In response to these findings, the researchers development of a safety checklist encompassing clinically important warnings for all biologic and targeted synthetic DMARDs.

"We created the overview that I was never able to find as a rheumatology fellow," Tue W. Kragstrup, MD, PhD, said.

“We created the overview that I was never able to find as a rheumatology fellow,” co-author Tue W. Kragstrup, MD, PhD, associate professor at Aarhus University, in Denmark, told Healio. “The contraindications and special warnings are found in the prescribers’ information and on websites about medicinal products. However, this information is typically only partly included in management guidelines from national and scientific societies.”

To create this safety checklist, Kragstrup and colleagues, via systematic overview, collected contraindications, boxed warnings and special warnings for all originator biologic and targeted synthetic DMARDs approved by either the FDA or the European Medicines Agency for rheumatoid arthritis, psoriatic arthritis, axial spondyloarthritis and juvenile idiopathic arthritis. The researchers — including first author Lykke Skaarup, MD, a PhD student at Aarhus University — reviewed the extracted data and added “clinically relevant precautions,” such as year of first approval, vaccination responses, mucocutaneous Candida infections and use after TNF inhibitors, they wrote.

“The breadth of data informing a clinical interpretation of drug safety carries inherent uncertainty, which can dynamically increase or decrease over time with new information,” Kragstrup and colleagues wrote. “In this paper, we consider factors that influence the warnings and their clinical interpretation in the context of bDMARDs and tsDMARDs. Some contraindications and warnings in the checklist were therefore downgraded or upgraded on the basis of the current evidence to make it as clear and compelling as possible.”

According to the researchers, the analysis demonstrated contraindications and/or warnings related to infections, including tuberculosis, in all drug classes except phosphodiesterase 4 (PDE4) inhibitors. Malignancy risks were also present in all classes except PDE4 inhibitors, interleukin (IL)-17 inhibitors and IL-23 inhibitors.

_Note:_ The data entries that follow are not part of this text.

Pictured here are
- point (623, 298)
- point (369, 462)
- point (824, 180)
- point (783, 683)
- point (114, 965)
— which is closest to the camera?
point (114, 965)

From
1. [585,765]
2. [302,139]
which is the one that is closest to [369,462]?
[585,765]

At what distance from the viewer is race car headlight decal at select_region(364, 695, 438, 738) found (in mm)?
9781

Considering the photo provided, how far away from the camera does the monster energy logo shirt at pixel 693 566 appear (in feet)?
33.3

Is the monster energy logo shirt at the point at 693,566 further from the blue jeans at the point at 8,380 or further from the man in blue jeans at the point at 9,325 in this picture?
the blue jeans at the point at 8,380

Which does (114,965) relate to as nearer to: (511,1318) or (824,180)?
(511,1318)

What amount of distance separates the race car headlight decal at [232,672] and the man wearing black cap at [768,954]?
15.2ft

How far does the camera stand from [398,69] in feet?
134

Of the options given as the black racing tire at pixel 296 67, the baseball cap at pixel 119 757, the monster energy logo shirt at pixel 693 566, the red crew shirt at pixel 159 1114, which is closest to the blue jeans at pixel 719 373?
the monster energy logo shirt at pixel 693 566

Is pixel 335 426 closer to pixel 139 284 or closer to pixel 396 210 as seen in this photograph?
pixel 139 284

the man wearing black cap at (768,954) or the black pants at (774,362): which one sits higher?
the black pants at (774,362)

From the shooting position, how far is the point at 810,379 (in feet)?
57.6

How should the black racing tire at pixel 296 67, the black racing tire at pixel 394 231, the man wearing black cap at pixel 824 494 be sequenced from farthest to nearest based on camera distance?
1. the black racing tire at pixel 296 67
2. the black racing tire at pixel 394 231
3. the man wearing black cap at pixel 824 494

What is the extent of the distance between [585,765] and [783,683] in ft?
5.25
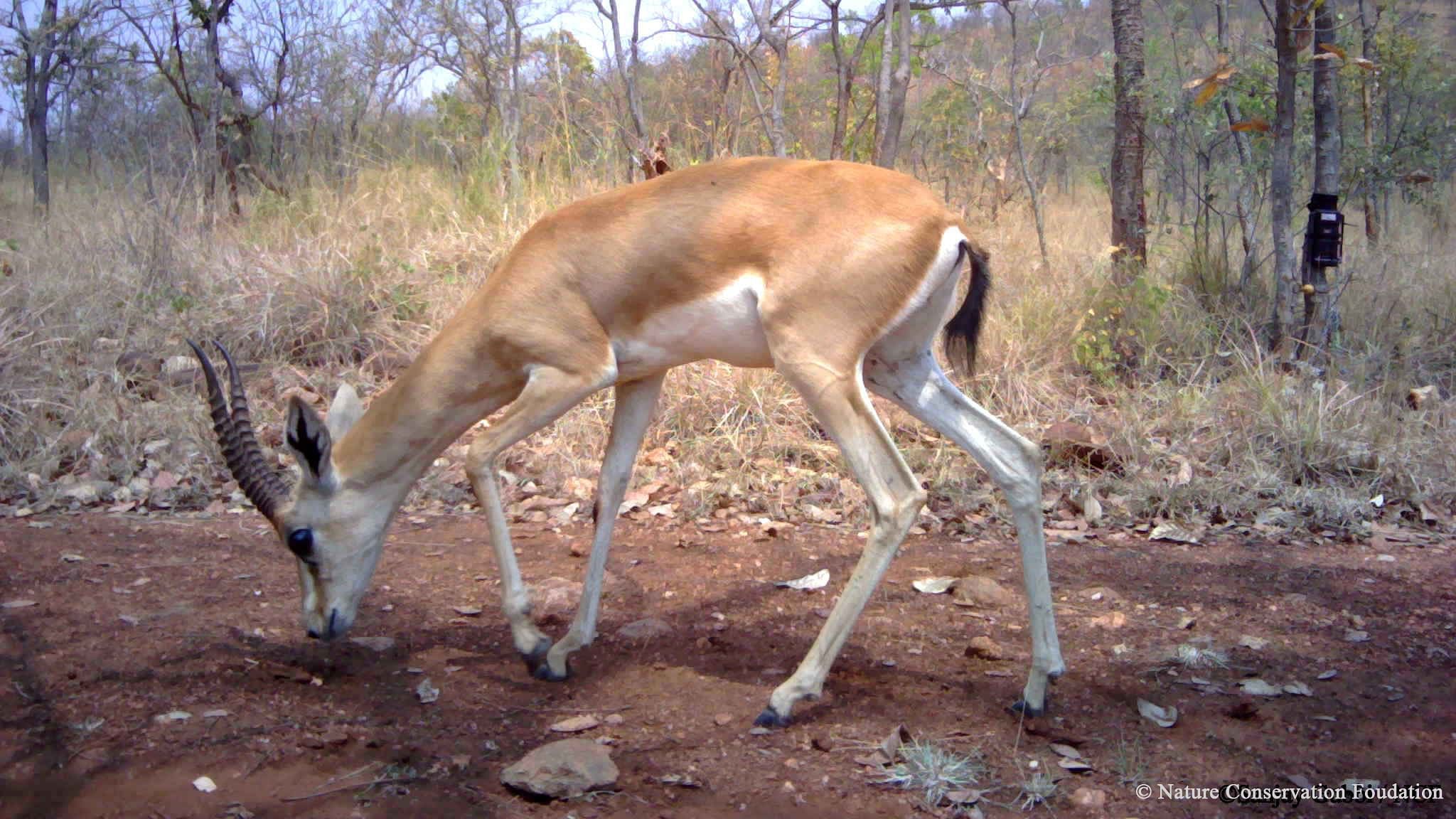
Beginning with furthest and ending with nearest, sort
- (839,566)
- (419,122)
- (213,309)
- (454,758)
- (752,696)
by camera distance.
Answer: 1. (419,122)
2. (213,309)
3. (839,566)
4. (752,696)
5. (454,758)

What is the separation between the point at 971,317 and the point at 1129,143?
4.07m

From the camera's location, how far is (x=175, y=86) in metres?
10.9

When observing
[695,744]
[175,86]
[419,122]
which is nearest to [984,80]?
[419,122]

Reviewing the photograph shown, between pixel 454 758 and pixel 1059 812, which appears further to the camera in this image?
pixel 454 758

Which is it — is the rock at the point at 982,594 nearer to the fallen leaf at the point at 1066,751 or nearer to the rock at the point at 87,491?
the fallen leaf at the point at 1066,751

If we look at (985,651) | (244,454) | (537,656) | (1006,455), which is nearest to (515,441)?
(537,656)

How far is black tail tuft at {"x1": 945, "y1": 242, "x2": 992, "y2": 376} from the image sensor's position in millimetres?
3783

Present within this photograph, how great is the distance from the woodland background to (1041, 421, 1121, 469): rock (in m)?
0.02

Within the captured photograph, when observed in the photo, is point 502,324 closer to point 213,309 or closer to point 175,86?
point 213,309

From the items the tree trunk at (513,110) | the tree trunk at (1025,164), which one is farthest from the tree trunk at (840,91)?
the tree trunk at (513,110)

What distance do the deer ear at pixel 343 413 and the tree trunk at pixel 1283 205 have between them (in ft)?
17.6

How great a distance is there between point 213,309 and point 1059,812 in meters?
6.84

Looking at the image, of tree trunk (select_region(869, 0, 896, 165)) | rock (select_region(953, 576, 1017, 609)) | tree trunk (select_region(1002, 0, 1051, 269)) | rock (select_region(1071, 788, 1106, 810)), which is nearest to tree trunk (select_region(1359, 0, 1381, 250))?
tree trunk (select_region(1002, 0, 1051, 269))

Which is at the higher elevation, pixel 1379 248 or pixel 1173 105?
pixel 1173 105
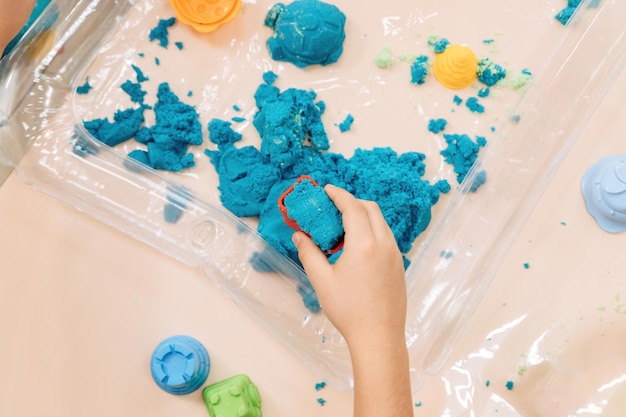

Additionally, Kragstrup noted some “surprising” findings, including no major adverse cardiovascular event warning for ustekinumab (Stelara, Janssen), no herpes zoster reactivation warnings for any TNF inhibitors, and no hepatitis reactivation mentioned for IL-17 or IL-23 inhibitors.

The checklist also outlined drugs carrying risks for:

  • demyelinating disease (TNF inhibitors, CTLA4-Ig, and IL-6 receptor inhibitors);
  • heart failure (anti-CD20 and TNF inhibitors);
  • major adverse cardiac events (JAK inhibitors and IL-12/23 inhibitors);
  • venous thromboembolism (JAK inhibitors);
  • hyperlipidemia (IL-6 receptor inhibitors and JAK inhibitors);
  • liver impairment (TNF inhibitors, IL-1 inhibitors, IL-6 receptor inhibitors and JAK inhibitors);
  • kidney impairment (IL-1 inhibitors, JAK inhibitors and PDE4 inhibitors);
  • inflammatory bowel disease (IL-17 inhibitors);
  • gastrointestinal perforation (IL-6 receptor inhibitors and JAK inhibitors);
  • cytopenia (anti-CD20, TNF inhibitors, IL-1 inhibitors, IL-6 inhibitors and JAK inhibitors); and
  • depression (PDE4 inhibitors).

According to Kragstrup, the checklist will need to be updated on a regular basis as new information emerges. He added that he would also like “to go into more detail with each warning category.”

“This will be a significant tool for rheumatology trainees,” Kragstrup said. “We believe that it will also be a useful addition for many trained rheumatology specialists. It is becoming almost impossible to memorize all warnings for all the new drugs.”